Big banks to set aside US$77b in additional capital from 2019
SOME of the world’s biggest banks will have to set aside US$77 billion in extra capital from 2019 under new trading book rules unveiled yesterday by global regulators hoping to prevent another financial crisis.
In the latest sign of how regulators are being more accommodative as policy-makers emphasize the need to help economies grow, the Basel Committee of banking supervisors has eased its initial proposal for a hike in capital requirements.
Banks had warned that overly burdensome demands would make trading uneconomic, crimp lending and thin already stressed liquidity in markets.
Basel did not name the banks likely to be effected, but major US trading firms such as JP Morgan as well as European players such as Deutsche Bank are likely to be in the frame.
Policy-makers hope that publication of the rules will give clarity on the final, post-crisis regulatory picture for banks so they can forge sustainable businesses.
While the new rules won’t mark a huge overall hike in capital requirements, it could dampen ambitions at lenders to expand trading. Some lenders are already scaling back on trading activities to reduce the impact of the new rules.

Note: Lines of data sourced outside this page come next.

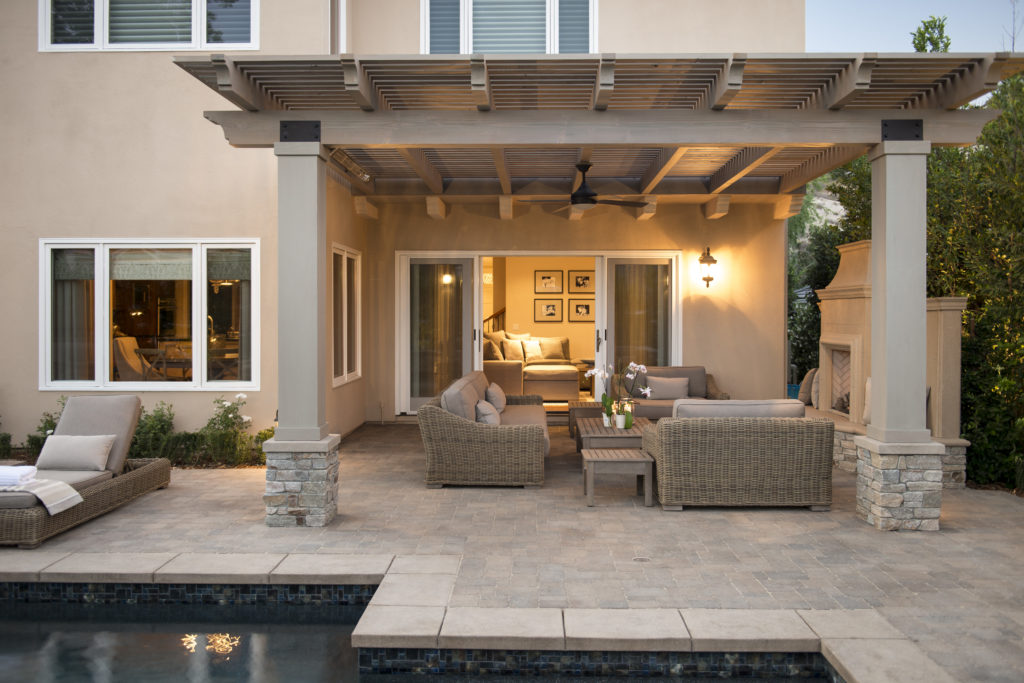 Four Point Design Build - A Traditional TRACT HOME GETS AN INTERIOR AND EXTERIOR MAKEOVER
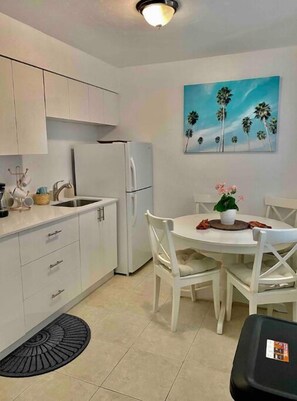 Frigorifero, piano cottura, tavolo da pranzo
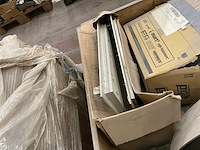 Grote partij diverse bouw- en bevestigingsmaterialen - afbeelding 18 van  29
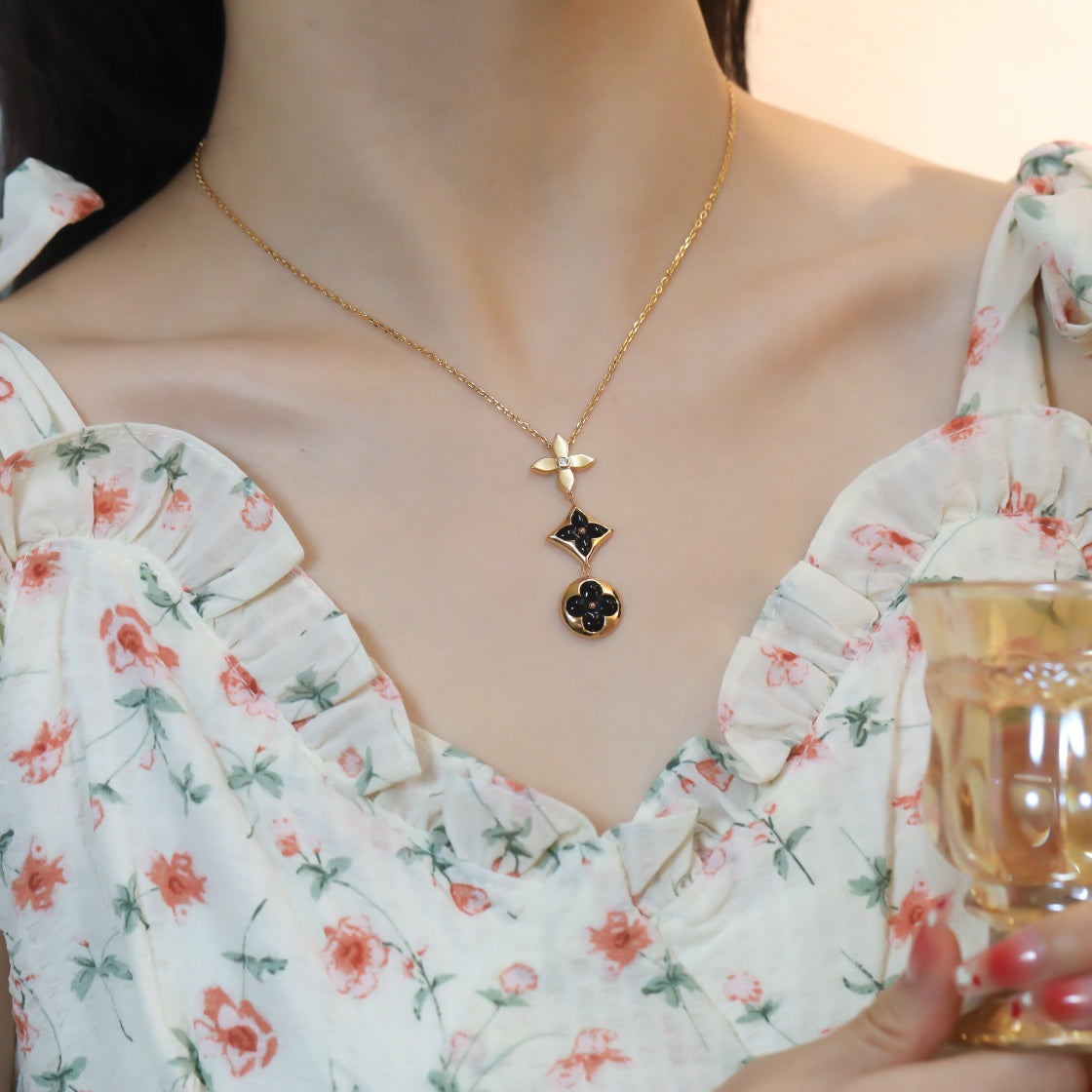 [Novalux]STAR AND SUN ONYX ROSE GOLD NECKLACE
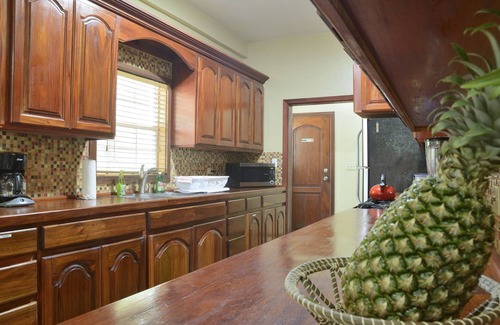 Sittee River Village Villa | Villa Rising Sun Beachfront with Private Beach Bar & Dock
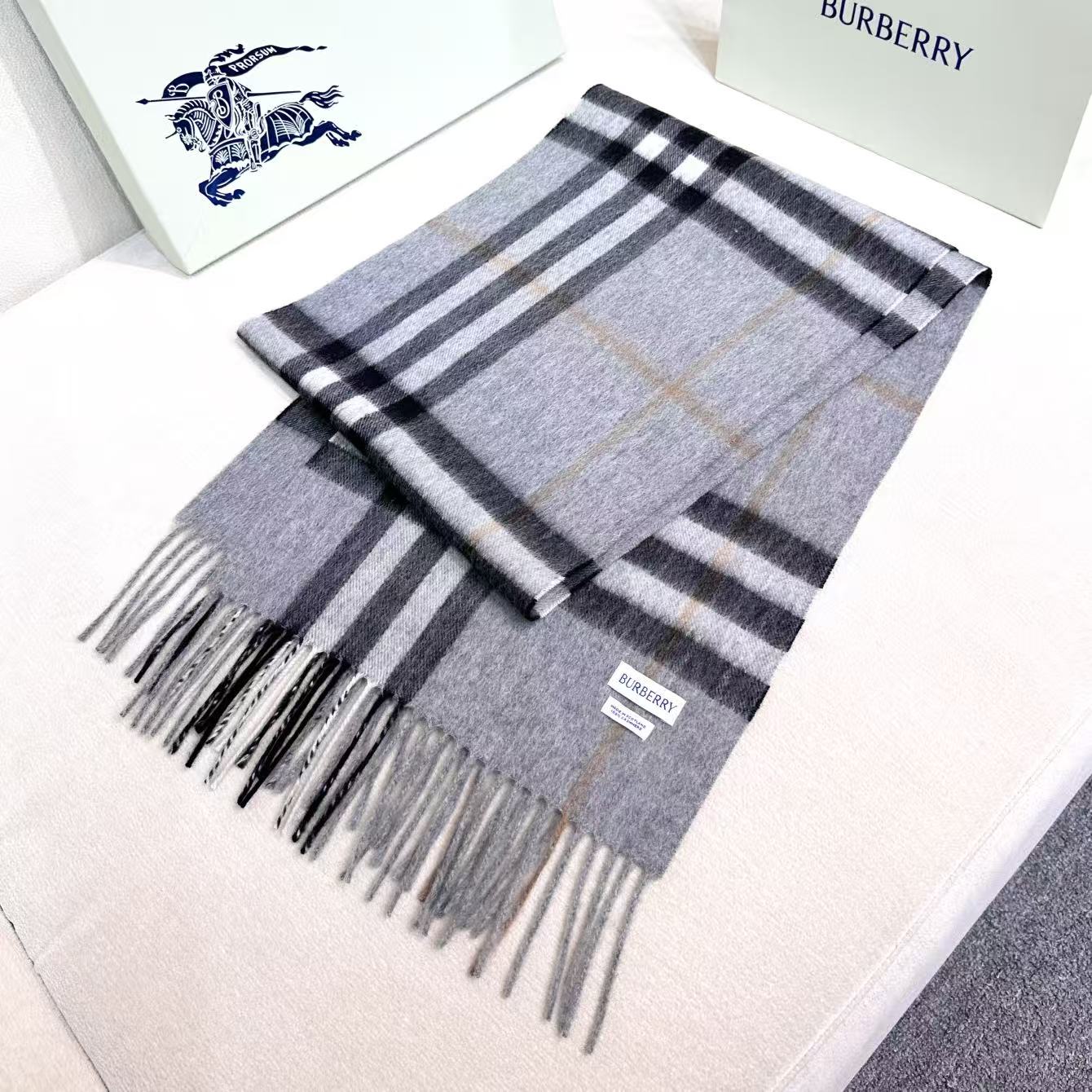 BURBERRY 26S SCARF 168CM IN CASHMERE 184982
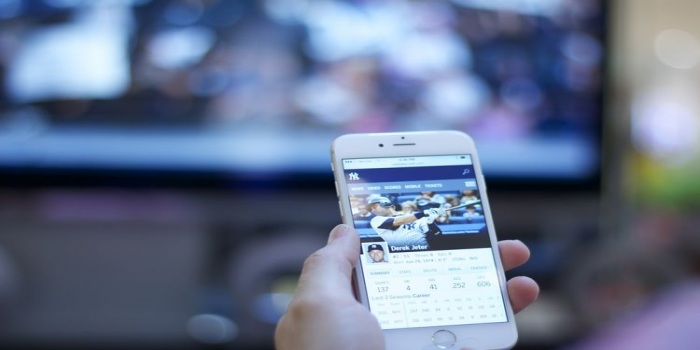 Cara Menghubungkan iPhone ke TV Tanpa Kabel dengan AnyCast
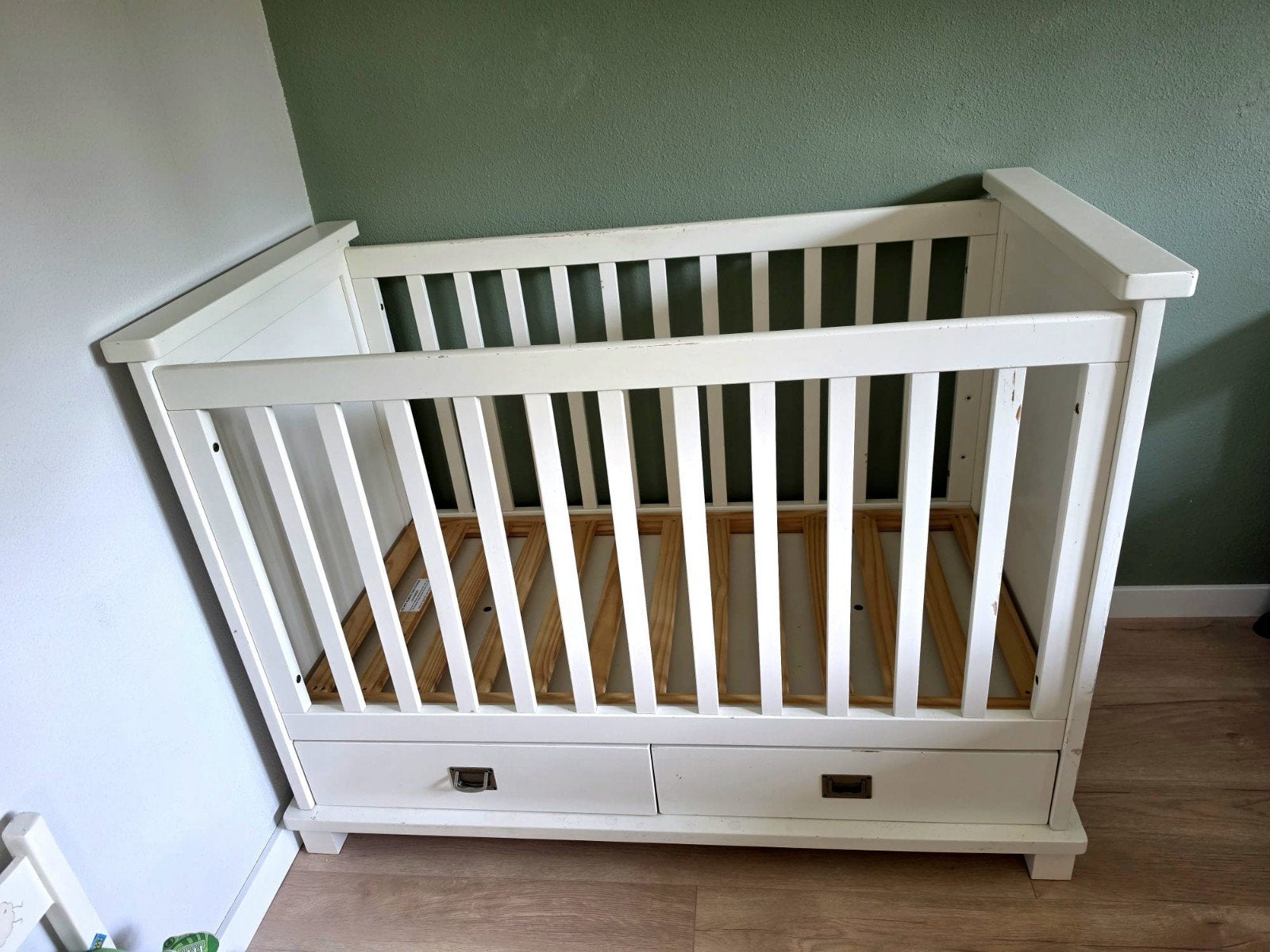 Gratis, kinderbedje,  zonder matras!, Kinderen en Baby's, Kinderkamer | Complete kinderkamers, Ophalen, Gebruikt, Jongetje of Meisje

Under its final, long-awaited rules on how much capital banks must hold in case stocks, bonds and other markets turn sour as they did in 2007-09, Basel has raised the trading book assets of a bank’s total risk-weighted assets to around 10 percent from 2019 from about 6 percent.
Each percentage point difference is equivalent to less than 20 billion euros (US$22 billion) in extra capital, and an impact study by Basel shows that for most lenders there will be little change, if any, in capital requirements.
The bulk of the 70 billion euros in extra capital requirements will fall on just a handful of big trading banks, though they are unlikely to need fresh capital as they typically hold far more than the overall minimum needed.
Under the new rules, the funds needed against non-securitized assets, which make up the bulk of trading books and include shares, foreign exchange, swaps and commodities, will rise by a median of 27 percent, Basel said.
For securitized or pooled debt, the capital increase will be a more modest 22 percent as far heftier hikes were introduced in the immediate aftermath of the financial crisis in a quick-fix known as Basel 2.5.
A core aim of the rules is to end incentives for banks to shift assets between their banking and trading books to exploit variations in capital charges. Regulators also want more consistent capital calculations at big banks.
Banks that use models to calculate will also have to run the same calculations using the “standard” test to act as a capital floor.